TritonWear CEO and founder Tristan Lehari, a former athlete, noted that people often focus on the final outcomes, but the best and most effective way to actually improve is to make calculated, purposeful changes in actions.

“We provide action on data. But first, you need highly accurate data,” Lehari said. “We can pinpoint an athlete’s weaknesses and show them how to improve using their own data, as well as bring in competitive and general athletic data.”

SSimWave ended up taking home $40,000. SSimWave is working to create the standard for how video quality is measured, and is already being used and piloted by content creators and distributors on various platforms. Its Q1 2017 revenue reached $6 million, and they predict a quick growth curve.

Saj Jamal, VP of marketing for SSimWave, noted that the work they are doing allows video distributors and creators to ensure that the highest quality content is being viewed by their audiences. Its suite of products allows companies to monitor video quality and provide video in an optimized format for quality and bandwidth consumption.

“Our tools accurately measure how companies deliver a viewing experience,” said Jamal. “This all benefits the consumer in that they will get the highest quality of content.”

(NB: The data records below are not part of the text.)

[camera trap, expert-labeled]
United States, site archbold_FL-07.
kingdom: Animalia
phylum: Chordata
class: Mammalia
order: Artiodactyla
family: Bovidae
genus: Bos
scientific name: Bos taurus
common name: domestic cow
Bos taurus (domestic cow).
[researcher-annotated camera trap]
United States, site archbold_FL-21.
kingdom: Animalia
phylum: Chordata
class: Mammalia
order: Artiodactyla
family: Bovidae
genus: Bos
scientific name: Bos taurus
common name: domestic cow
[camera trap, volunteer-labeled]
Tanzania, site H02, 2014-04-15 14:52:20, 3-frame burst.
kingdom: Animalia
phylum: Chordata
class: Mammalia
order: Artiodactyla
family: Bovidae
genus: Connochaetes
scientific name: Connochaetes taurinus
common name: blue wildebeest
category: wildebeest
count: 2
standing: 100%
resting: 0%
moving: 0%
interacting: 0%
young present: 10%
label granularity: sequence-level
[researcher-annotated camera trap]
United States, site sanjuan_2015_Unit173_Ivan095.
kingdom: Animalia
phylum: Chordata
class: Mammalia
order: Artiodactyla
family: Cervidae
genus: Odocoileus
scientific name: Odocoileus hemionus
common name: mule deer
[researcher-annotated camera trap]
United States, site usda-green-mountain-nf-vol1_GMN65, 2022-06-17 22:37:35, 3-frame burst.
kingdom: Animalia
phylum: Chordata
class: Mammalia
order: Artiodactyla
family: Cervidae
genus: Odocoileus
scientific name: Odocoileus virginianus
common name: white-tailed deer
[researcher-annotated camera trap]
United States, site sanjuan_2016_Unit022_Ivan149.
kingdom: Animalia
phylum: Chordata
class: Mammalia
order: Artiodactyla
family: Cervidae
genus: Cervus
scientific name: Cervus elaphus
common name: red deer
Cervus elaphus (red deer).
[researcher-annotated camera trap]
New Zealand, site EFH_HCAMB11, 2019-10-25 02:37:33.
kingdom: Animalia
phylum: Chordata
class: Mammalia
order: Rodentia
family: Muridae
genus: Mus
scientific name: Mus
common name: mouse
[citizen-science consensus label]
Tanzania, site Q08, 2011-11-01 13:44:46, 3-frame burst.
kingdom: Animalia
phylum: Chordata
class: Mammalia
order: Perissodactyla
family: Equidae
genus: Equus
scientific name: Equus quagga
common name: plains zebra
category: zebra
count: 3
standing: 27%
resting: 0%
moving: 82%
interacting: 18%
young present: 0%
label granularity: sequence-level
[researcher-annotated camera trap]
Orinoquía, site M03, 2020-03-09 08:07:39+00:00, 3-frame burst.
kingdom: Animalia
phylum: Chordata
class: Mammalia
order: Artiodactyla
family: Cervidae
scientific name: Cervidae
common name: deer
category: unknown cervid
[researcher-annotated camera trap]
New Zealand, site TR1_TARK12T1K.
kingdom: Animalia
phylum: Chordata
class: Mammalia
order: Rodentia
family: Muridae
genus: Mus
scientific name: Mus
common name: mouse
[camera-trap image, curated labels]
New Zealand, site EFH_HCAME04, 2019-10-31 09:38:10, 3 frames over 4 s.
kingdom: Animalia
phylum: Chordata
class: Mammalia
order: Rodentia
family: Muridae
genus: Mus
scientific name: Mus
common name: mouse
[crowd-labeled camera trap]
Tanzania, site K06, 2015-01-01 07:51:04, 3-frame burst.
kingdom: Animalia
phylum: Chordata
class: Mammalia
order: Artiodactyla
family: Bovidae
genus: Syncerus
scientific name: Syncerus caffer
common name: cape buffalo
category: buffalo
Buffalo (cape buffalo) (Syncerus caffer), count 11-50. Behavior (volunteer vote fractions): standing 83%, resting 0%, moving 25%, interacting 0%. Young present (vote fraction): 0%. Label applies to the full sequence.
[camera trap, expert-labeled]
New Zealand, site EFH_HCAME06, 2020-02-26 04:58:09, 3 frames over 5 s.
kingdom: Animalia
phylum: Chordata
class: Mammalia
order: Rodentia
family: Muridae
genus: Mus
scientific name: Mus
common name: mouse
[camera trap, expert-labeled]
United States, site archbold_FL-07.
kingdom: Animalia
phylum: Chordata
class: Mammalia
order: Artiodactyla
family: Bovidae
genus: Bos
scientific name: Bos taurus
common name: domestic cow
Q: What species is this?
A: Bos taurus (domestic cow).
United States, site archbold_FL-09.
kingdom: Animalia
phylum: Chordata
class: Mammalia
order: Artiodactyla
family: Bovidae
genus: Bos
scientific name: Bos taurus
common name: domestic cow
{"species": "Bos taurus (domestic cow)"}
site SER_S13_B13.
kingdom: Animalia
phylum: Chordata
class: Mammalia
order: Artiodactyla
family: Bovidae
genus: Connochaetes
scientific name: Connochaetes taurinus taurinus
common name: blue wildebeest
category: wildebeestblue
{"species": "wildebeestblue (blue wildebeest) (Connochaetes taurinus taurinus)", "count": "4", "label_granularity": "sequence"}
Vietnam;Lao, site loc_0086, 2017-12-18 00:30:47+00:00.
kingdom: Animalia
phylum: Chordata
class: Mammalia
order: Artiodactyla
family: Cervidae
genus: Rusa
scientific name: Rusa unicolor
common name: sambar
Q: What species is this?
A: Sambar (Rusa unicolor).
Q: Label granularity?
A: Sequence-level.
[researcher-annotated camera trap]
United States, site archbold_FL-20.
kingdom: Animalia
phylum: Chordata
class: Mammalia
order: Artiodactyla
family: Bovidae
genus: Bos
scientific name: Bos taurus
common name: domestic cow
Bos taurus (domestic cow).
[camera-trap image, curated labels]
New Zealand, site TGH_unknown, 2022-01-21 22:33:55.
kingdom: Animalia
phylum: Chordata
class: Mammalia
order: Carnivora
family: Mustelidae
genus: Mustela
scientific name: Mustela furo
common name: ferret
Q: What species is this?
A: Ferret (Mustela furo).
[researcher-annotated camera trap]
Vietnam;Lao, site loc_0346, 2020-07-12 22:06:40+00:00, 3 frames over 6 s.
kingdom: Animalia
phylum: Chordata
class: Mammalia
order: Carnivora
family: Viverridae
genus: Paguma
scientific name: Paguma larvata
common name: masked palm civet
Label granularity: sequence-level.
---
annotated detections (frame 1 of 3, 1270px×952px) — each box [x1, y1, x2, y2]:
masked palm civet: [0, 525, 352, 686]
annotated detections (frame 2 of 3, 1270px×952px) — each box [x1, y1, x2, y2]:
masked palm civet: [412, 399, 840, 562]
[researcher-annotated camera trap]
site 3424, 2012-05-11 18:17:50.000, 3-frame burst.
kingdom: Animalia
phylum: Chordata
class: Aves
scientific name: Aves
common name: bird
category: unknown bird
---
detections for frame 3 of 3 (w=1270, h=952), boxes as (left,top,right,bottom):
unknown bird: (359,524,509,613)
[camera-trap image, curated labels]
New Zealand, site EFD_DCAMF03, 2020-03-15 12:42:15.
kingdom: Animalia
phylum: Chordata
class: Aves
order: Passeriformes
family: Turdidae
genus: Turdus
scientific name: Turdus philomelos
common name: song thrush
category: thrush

“Companies come in to the Rev program. They know they have a good product. They have customers interested. How are they going to tackle marketing?”

The judges included Techstars’ David Brown, Real Ventures’ Janet Bannister, Rho Canada Ventures’ Roger Chabra, and Golden Venture Partners’ Jamie Rosenblatt. While they conferred on the pitches and chose the winners, Demo Day attendees were treated to pitches from four grads of the Communitech Fierce Founders Accelerator, which focuses on empowering women-led companies. Pitches that night included BridesMade, Binary Tattoo, Borealis Wind, and Squiggle Park, who graduated from the accelerator in March.

Launched four years ago, The Fierce Founders program started as a series of bootcamps for companies with women leadership, and last year, the program launched an accelerator to help Fierce Founder bootcamp grads continue to build out their businesses.

Danielle Graham, the Women in Tech program manager at Communitech, runs the Fierce Founders program. “We want to see more tangible increases for our region,” in terms of female leadership, Graham said. “In 2014, Communitech saw female leadership in only eight percent of member startups and in November of 2016, we saw that number go up to 23 percent.”

One outcome that Communitech is working towards with the Fierce Founders accelerator is growing the number of female leaders applying to later stage programs. “The accelerator will support more female founders to get through customer validation, product development, and commercialization to reach the point where they would be eligible for our revenue and sales focused Rev accelerator program,” Graham said.

Rev, which began as a program to help fledgling companies ready to scale to revenue, has evolved into a program to provide focused sales and marketing mentorship and practical learning to create repeatable, automated, and credible sales processes and cycles in later stage startups.

Rev’s mission is to help more mature startups get on a path toward $100 million in revenue, which aligns with Waterloo Region’s target of seven to 10 $100 million companies in the next seven to 10 years.

“Companies come in to the Rev program. They know they have a good product. They have customers interested. How are they going to tackle marketing? How are they going to tackle sales growth? How are they going to target the right market? How can they scale and grow?” said Steve McCartney, VP of Startup Services at Communitech


Victoria Berry

Victoria has more than 15 years’ experience in the communications field and is passionate about audience definition, story-driven communications, collaboration and relationship building. Victoria currently creates content at Magnet Forensics. Victoria was a leader in the BlackBerry PR team for nine years, running the gamut from enterprise to partner to consumer PR. She spent almost 10 years in the trenches of tech and regional journalism as an editor at Computerworld Canada and as a writer and columnist for community papers in Toronto.